[START Text block]
Presumptive President-elect Joe Biden is being heralded as the savior of the foreign policy consensus in the corridors of power. “Finally, no longer will we be hampered in our efforts to sell weapons to America’s mortal enemies and send our young offspring off to war in far-flung lands,” Pentagon officials-turned Raytheon/Boeing/Lockheed Martin executives must be muttering subversively to themselves.
Unfortunately, the neoliberal establishment’s fixation with engaging in meddling interventions in the Middle East means that many foreign policy issues have been subject to lazy unanimity that is forty years out-of-date—or in the case of Arctic policy, cast aside and left to gather dust in the corner.
There are myriad Arctic policy “experts” who have penned wistful pieces, presuming that a Biden administration’s Arctic policy would be completely different from the last time Biden occupied the Executive Branch. But when then-Vice President Joe Biden followed former President Barack Obama into the White House (while ironically being painted as a balancing force on Obama’s lofty foreign policy goals), American Arctic policy was in shambles.
In terms of geopolitical thinking, the U.S. foreign policy-making class was (and to some extent, remains) consumed by a Cold War-era paranoia. There pervades a notable fixation with seeing wanton aggression in the behavior of Russian bombers and ships seeking to intimidate American pilots and seamen, rather than recognizing these as reactions to perceived aggression on the part of U.S. forces. Such attitudes emphasize the toll that interventionist fear-mongering has taken on our relationships, including with other countries in the Arctic region. These are matters that can be handled much better with some professional diplomacy if such were allowed.
[END Text block]
[START Provided material]
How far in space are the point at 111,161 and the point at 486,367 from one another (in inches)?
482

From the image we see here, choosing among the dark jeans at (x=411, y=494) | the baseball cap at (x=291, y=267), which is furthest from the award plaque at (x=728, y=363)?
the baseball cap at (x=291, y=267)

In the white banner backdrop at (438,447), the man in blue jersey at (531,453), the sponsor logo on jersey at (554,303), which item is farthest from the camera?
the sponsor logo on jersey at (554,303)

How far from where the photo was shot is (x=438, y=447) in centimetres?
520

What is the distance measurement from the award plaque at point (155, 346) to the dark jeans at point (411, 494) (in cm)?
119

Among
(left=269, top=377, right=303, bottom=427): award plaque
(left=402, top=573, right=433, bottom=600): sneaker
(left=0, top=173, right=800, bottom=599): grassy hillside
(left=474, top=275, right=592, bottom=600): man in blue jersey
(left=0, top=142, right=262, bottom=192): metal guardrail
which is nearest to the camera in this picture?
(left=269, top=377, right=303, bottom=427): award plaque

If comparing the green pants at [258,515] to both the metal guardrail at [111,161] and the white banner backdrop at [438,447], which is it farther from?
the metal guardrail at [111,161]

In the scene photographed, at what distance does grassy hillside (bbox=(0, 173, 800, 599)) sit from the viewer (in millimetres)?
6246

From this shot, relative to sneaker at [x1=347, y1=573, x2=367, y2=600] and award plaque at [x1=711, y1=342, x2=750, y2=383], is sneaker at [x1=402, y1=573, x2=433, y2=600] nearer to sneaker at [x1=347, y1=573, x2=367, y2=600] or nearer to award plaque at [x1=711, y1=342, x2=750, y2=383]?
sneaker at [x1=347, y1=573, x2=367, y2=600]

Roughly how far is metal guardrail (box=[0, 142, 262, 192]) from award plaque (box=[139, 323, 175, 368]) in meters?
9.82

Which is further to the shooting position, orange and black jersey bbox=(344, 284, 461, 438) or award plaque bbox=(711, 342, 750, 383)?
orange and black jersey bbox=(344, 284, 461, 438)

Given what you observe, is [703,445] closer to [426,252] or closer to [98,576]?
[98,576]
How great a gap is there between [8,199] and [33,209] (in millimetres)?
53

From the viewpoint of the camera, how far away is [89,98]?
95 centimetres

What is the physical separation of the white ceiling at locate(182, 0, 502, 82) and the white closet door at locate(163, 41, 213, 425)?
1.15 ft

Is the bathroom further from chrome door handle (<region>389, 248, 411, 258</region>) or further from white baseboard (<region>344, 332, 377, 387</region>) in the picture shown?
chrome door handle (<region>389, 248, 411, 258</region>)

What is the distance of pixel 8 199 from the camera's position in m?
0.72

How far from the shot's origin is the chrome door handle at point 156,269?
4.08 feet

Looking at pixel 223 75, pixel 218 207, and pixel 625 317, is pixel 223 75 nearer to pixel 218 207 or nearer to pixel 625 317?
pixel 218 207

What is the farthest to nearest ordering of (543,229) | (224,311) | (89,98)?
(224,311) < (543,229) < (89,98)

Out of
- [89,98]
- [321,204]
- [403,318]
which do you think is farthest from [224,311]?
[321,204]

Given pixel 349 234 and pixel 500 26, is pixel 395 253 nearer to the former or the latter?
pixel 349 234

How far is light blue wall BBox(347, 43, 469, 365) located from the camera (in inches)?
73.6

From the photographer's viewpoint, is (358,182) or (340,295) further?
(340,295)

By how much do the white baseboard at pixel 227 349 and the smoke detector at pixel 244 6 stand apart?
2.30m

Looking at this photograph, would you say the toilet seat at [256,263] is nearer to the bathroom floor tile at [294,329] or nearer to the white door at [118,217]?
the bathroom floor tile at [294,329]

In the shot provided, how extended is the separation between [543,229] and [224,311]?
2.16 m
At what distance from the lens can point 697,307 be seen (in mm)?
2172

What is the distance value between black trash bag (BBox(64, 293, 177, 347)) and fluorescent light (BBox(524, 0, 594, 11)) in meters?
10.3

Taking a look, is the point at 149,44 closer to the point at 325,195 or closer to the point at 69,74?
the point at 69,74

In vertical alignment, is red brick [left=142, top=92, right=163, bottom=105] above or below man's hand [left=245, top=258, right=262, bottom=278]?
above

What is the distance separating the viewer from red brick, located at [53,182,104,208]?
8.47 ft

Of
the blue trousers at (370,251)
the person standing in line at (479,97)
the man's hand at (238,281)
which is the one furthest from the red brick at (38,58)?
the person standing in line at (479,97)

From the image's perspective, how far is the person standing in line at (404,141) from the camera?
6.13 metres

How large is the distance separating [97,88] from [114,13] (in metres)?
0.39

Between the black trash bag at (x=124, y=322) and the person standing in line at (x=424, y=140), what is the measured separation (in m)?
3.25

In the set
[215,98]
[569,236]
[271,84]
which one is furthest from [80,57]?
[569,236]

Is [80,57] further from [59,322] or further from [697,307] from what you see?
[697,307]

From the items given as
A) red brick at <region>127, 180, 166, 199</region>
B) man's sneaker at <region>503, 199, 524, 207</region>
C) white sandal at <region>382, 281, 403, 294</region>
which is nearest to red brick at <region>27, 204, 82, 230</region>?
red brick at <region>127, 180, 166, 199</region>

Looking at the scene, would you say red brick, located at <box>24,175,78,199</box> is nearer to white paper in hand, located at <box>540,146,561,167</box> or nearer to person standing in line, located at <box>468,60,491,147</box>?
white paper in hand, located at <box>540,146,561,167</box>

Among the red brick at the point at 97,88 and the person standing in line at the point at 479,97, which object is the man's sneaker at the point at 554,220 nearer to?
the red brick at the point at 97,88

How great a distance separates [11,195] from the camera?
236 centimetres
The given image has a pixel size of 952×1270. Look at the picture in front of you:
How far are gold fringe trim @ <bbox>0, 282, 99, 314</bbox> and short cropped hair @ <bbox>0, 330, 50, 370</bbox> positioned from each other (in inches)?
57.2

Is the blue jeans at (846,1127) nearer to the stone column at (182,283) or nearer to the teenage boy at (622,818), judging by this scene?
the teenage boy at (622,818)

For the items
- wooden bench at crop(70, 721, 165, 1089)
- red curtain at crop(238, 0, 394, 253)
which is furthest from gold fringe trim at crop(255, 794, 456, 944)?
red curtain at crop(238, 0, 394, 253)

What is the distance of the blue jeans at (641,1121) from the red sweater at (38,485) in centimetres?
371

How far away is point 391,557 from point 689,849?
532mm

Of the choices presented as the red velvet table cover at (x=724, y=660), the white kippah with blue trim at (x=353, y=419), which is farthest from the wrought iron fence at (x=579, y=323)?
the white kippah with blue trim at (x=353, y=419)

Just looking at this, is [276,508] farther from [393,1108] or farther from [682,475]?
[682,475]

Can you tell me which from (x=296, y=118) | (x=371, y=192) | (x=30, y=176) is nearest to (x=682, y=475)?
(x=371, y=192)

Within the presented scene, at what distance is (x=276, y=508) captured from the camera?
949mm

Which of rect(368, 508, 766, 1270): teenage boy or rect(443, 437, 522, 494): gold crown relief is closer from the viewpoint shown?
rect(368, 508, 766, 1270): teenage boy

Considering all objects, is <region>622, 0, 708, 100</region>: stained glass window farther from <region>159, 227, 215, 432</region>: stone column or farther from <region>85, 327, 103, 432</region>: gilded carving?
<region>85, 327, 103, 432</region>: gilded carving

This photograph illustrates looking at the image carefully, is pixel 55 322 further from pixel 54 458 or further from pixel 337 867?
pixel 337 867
[END Provided material]
## Challenges
- a) Reproduce the Arctic policy article word for word from "Unfortunately, the neoliberal" up to and including "was in shambles.".
- b) According to the Arctic policy article, what was the U.S. foreign policy-making class consumed by in terms of geopolitical thinking?
- c) Extend the Arctic policy article, picking up right after its final sentence.
The listing is separate material from the Arctic policy article.

## Responses
- a)
Unfortunately, the neoliberal establishment’s fixation with engaging in meddling interventions in the Middle East means that many foreign policy issues have been subject to lazy unanimity that is forty years out-of-date—or in the case of Arctic policy, cast aside and left to gather dust in the corner.
There are myriad Arctic policy “experts” who have penned wistful pieces, presuming that a Biden administration’s Arctic policy would be completely different from the last time Biden occupied the Executive Branch. But when then-Vice President Joe Biden followed former President Barack Obama into the White House (while ironically being painted as a balancing force on Obama’s lofty foreign policy goals), American Arctic policy was in shambles.

- b) A Cold War-era paranoia.

- c)
Yet despite this sort of belligerent attitude, Washington neglected investing in and maintaining some of the basics. For example, the United States had only four of the icebreakers necessary to navigate the Arctic waters on our northernmost border. In fact, really only two of these were serviceable, due to their state of neglect at the hands of the foreign policy-making class in Washington.
The Obama administration did little to change this, and, predictably, made matters worse.
The total failure of the much-vaunted “Russian Reset” attempt by none other than pantsuit-icon and serial regime change enthusiast Hillary Clinton deteriorated relations with the Arctic nation even further than George W. Bush’s failed strong-arm diplomacy. The results have been mounting rounds of sanctions and counter-sanctions, weakening collaboration on nonproliferation, and violent disagreement on geopolitical matters, such as the fate of Ukraine and Crimea. Perhaps the real victim of this though has been America’s dignity, as we have acquired a reputation for being intransigent and unreasonable, not to mention unwilling to compromise.
By 2014, the United States had the chairmanship of the multilateral Arctic Council, which was squandered by neglecting to do… much of anything, with career diplomats instead choosing to release many meaningless platitudes about “mental wellness in the dark” while failing to provide any clear and concrete deliverables.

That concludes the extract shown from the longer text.